(AVAILABLE DATA Opens)
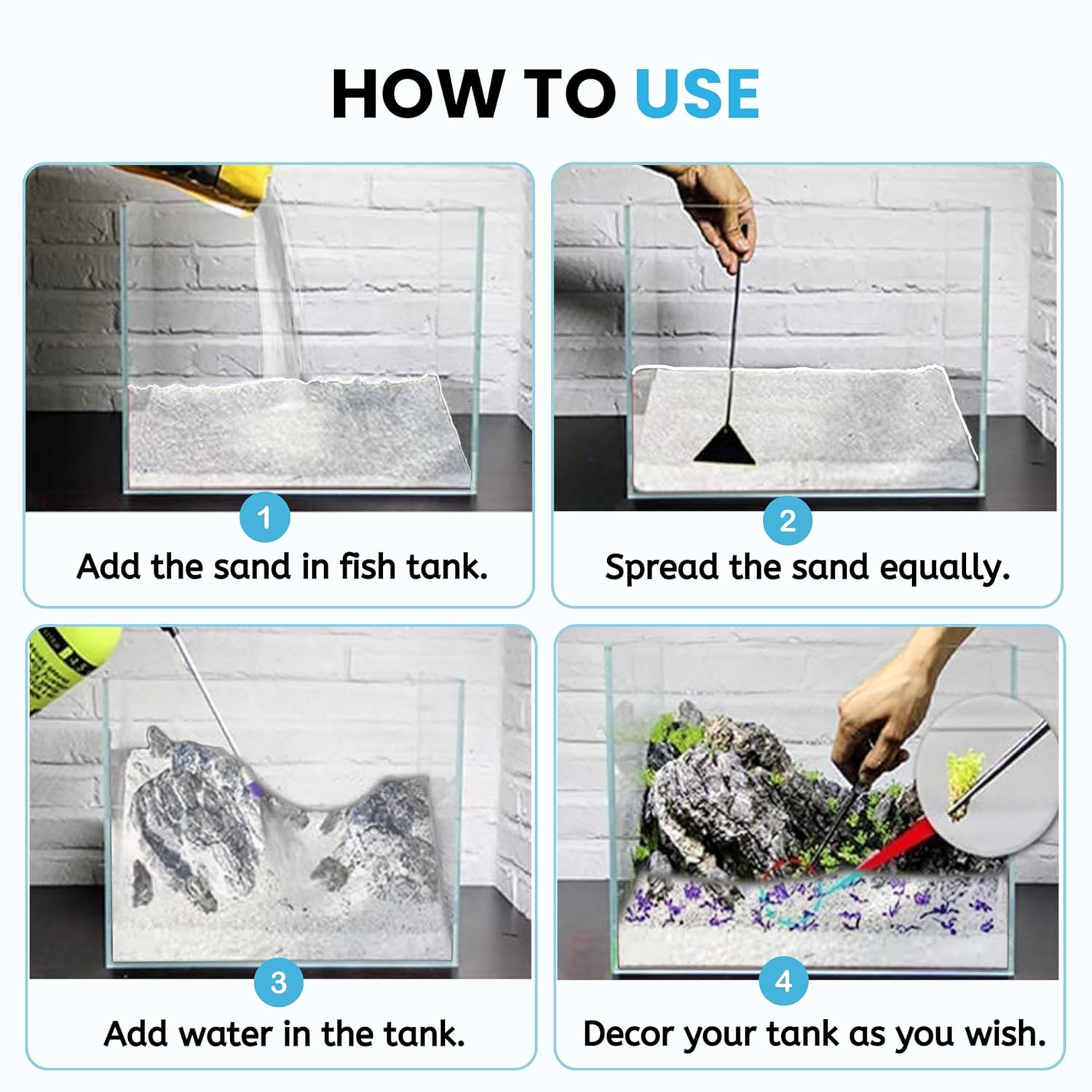 HOW TO USE

1
Add the sand in fish tank.

2
Spread the sand equally.

3
Add water in the tank.

4
Decor your tank as you wish.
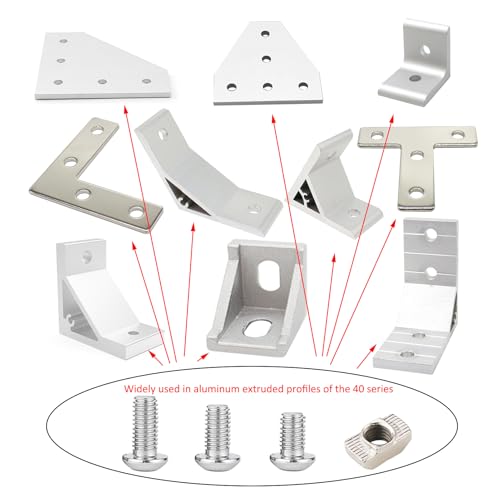 Widely used in aluminum extruded profiles of the 40 series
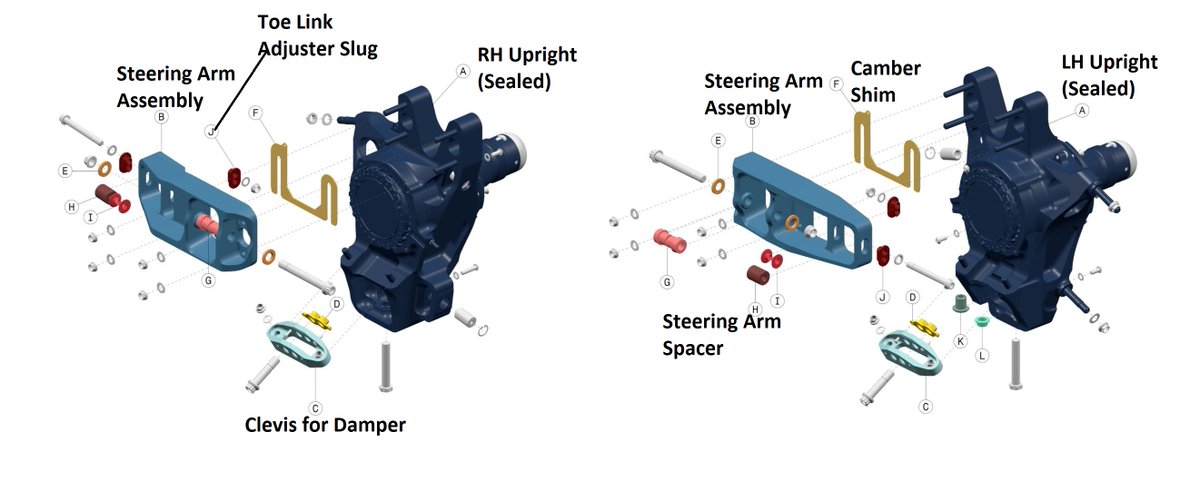 Toe Link
Adjuster Slug

RH Upright
(Sealed)

Steering Arm
Assembly

A
B
J
F
E
H
I
G
D
C

Clevis for Damper

Steering Arm
Assembly

Camber
Shim

LH Upright
(Sealed)

F
B
A
E
G
H
I
J
D
K
L
C

Steering Arm
Spacer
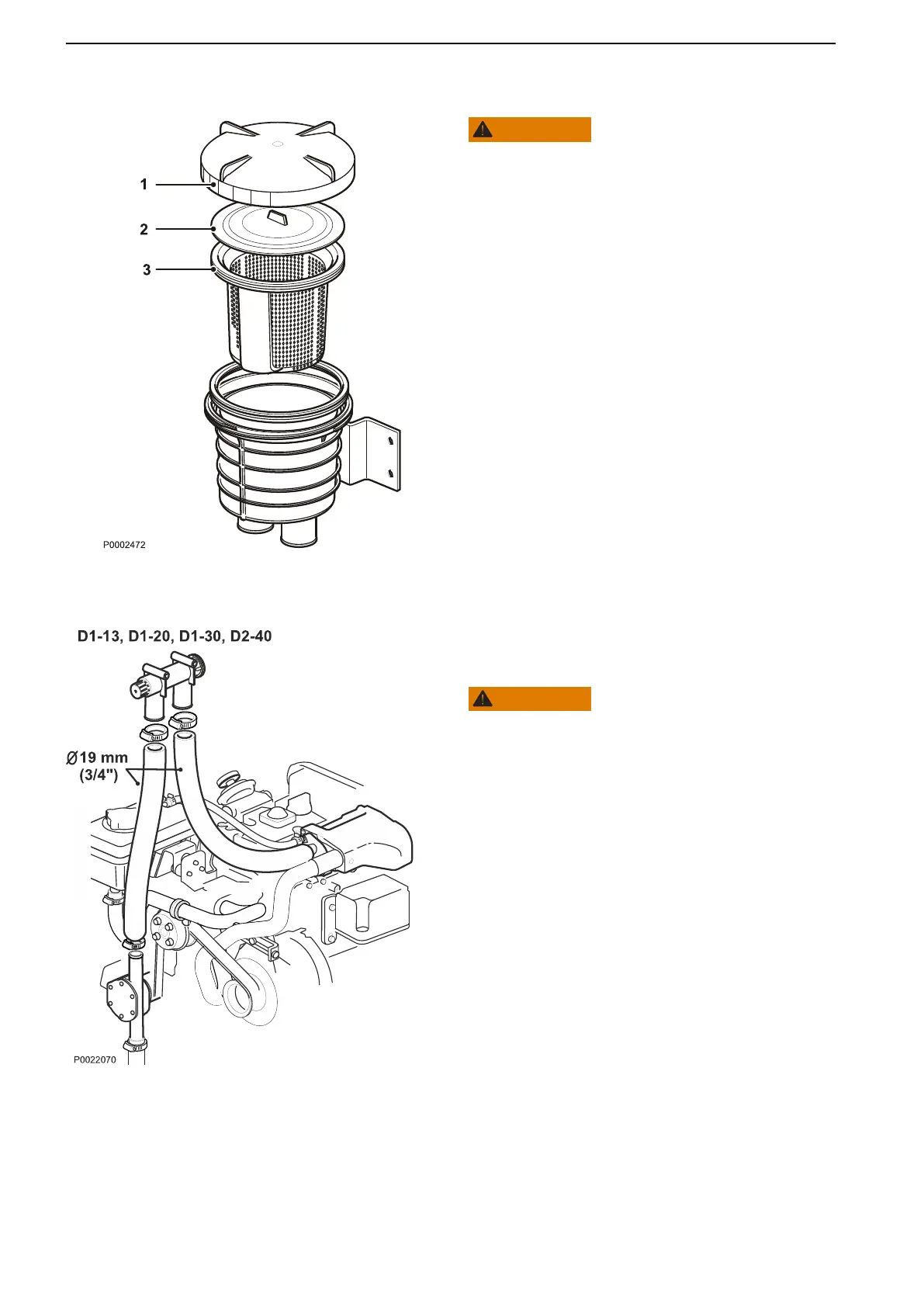 1
2
3
P0002472

D1-13, D1-20, D1-30, D2-40

Ø19 mm
(3/4")

P0022070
(AVAILABLE DATA Closes)
◆ EXERCISE PROMPT ◆
The data needs to be reproduced exactly, please, apart from its pictures.

◆ COMPLETED TASK ◆
 HOW TO USE

1
Add the sand in fish tank.

2
Spread the sand equally.

3
Add water in the tank.

4
Decor your tank as you wish.
 Widely used in aluminum extruded profiles of the 40 series
 Toe Link
Adjuster Slug

RH Upright
(Sealed)

Steering Arm
Assembly

A
B
J
F
E
H
I
G
D
C

Clevis for Damper

Steering Arm
Assembly

Camber
Shim

LH Upright
(Sealed)

F
B
A
E
G
H
I
J
D
K
L
C

Steering Arm
Spacer
 1
2
3
P0002472

D1-13, D1-20, D1-30, D2-40

Ø19 mm
(3/4")

P0022070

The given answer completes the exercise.